Re: [PATCH] usb: hcd: xhci: Add set command timer delay API

From: Hardik Gajjar
Date: Mon Sep 04 2023 - 05:58:13 EST


On Tue, Aug 29, 2023 at 04:57:54PM +0300, Mathias Nyman wrote:
> On 21.8.2023 12.55, Hardik Gajjar wrote:
> > On Fri, Aug 18, 2023 at 04:18:30PM +0300, Mathias Nyman wrote:
> > > On 18.8.2023 12.23, Hardik Gajjar wrote:
> > > > xHCI driver starts the response timer after sending each
> > > > command to the device. The default value of this timer is
> > > > 5 seconds (XHCI_CMD_DEFAULT_TIMEOUT = HZ*5). This seems
> > > > too high in time crtical use case.
> > > >
> > > > This patch provides an API to change the default value of
> > > > the timer from the vendor USB driver.
> > > >
> > > > The default value will be XHCI_CMD_DEFAULT_TIMEOUT (5 sec)
> > > >
> > > > Use case:
> > > > According to the Smartphone integration certification
> > > > requirement in the automotive, the phone connected via USB
> > > > should complete enumeration and user space handshake
> > > > within 3 sec.
> > >
> > > The above incorrectly makes it sound as if the command timeout
> > > timer causes the delay.
> > >
> > Thank you, Mathias, for your prompt response. I will enhance the message
> > to provide more specificity in the subsequent patch.
> > > >
> > > > Reducing the response waiting time by setting the smaller
> > > > command timer delay helps to speed up overall re-enumeration
> > > > process of the USB device in case of device is not responding
> > > > properly in first enumeration iteration.
> > >
> > > So is this a case where addressing a usb device behind xHC always
> > > fail on the first attempt, i.e. address device command in xhci
> > > never completes. Solution proposed here is to fail faster and
> > > retry?
> > >
> > > Is the rootcause known why first enumeration fails?
> > >
> > > Does setting old_scheme_first module parameter help?
> > >
> > Yes, you are correct. The problem occurs when setting the address,
> > and in such cases, this patch helps to fail faster and retry.
> >
> > Unfortunately, the root cause is unknown. This problem is mainly
> > observed with Android phones. Upon analyzing the USB analyzer logs,
> > it seems that the device is not responding to the SET_ADDRESS request.
>
> Is this only seen when connecting the device to a Linux xHCI host at USB 3 speeds?
> How about connecting to a windows machine? or USB 2 Linux machine with a EHCI host?
I could not able to reproduce the issue when connecting the
phone to x86 Ubuntu20.04 machine.

In our setup, we have a arm64 target with a DWC3 USB3 IP core,
connected through a USB hub (specifically designed for automotive use)
to the Android phone. Interestingly,when replicating this setup with
the x86 Ubuntu machine, we encountered a discrepancy.

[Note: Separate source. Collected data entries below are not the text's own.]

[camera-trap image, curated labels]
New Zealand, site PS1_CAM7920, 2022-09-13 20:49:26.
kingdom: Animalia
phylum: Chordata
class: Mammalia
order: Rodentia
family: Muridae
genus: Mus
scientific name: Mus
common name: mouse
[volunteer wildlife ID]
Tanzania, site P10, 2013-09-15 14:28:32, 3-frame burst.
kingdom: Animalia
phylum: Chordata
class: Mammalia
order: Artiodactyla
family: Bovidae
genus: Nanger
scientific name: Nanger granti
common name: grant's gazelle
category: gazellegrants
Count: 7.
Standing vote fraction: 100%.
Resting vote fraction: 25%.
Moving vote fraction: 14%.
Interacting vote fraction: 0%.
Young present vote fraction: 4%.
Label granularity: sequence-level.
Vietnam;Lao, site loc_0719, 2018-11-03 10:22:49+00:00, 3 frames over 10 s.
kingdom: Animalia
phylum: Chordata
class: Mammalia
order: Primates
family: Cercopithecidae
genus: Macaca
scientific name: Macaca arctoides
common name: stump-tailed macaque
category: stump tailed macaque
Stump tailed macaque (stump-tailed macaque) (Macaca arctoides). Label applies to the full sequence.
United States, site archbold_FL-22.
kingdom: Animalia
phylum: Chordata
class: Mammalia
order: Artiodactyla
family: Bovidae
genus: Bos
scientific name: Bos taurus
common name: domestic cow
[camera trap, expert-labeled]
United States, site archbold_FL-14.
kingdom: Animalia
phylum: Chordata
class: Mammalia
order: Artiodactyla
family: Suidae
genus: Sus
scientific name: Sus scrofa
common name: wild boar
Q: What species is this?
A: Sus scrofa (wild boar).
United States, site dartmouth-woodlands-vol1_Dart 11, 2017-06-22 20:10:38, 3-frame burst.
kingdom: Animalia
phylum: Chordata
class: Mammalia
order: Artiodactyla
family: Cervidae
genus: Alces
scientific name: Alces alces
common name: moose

The primary difference between the two setups lies in the utilization
of the DWC3 USB IP core.

Working Case:

0,HS,202,0:17.672.512,1.333 us,8 B,I,00,00,SETUP txn (SPLIT),80 06 00 01 00 00 40 00
1,HS,203,0:17.672.512,83 ns,4 B,,00,00, SPLIT packet,78 0D 03 70
1,HS,204,0:17.672.513,66 ns,3 B,,00,00, SETUP packet,2D 00 10
1,HS,205,0:17.672.513,200 ns,11 B,,00,00, DATA0 packet,C3 80 06 00 01 00 00 40 00 DD 94
1,HS,206,0:17.672.514,33 ns,1 B,,00,00, ACK packet,D2
0,HS,207,0:17.672.535,5.625.983 ms,,I,00,00,[256 CSPLIT-SETUP-NYET],

Non-Working Case:

0,HS,164,0:10.982.303,3.116 us,8 B,I,00,00,SETUP txn (SPLIT-STALL),00 05 04 00 00 00 00 00
1,HS,165,0:10.982.303,83 ns,4 B,,00,00, SPLIT packet,78 01 02 A0
1,HS,166,0:10.982.303,66 ns,3 B,,00,00, SETUP packet,2D 00 10
1,HS,167,0:10.982.304,200 ns,11 B,,00,00, DATA0 packet,C3 00 05 04 00 00 00 00 00 EB 70
1,HS,168,0:10.982.304,50 ns,1 B,,00,00, ACK packet,D2
1,HS,169,0:10.982.305,866 ns,,,00,00, CSPLIT-SETUP-STALL,
2,HS,170,0:10.982.305,83 ns,4 B,,00,00, SPLIT packet,78 81 02 78
2,HS,171,0:10.982.306,66 ns,3 B,,00,00, SETUP packet,2D 00 10
2,HS,172,0:10.982.306,50 ns,1 B,,00,00, STALL packet,1E

Upon close inspection of the USB analyzer data for both cases,
it becomes evident that a STALL packet consistently appears in
the non-working scenario.

This stands in contrast to the working case, where the channel
remains open, allowing for the successful execution of the following
high-speed enumeration commands.

In the event of a stall, we require an interruption from the host to
resume communication.
Given that there is a fixed 5-second command delay, this interruption
can only occur after this timeout period.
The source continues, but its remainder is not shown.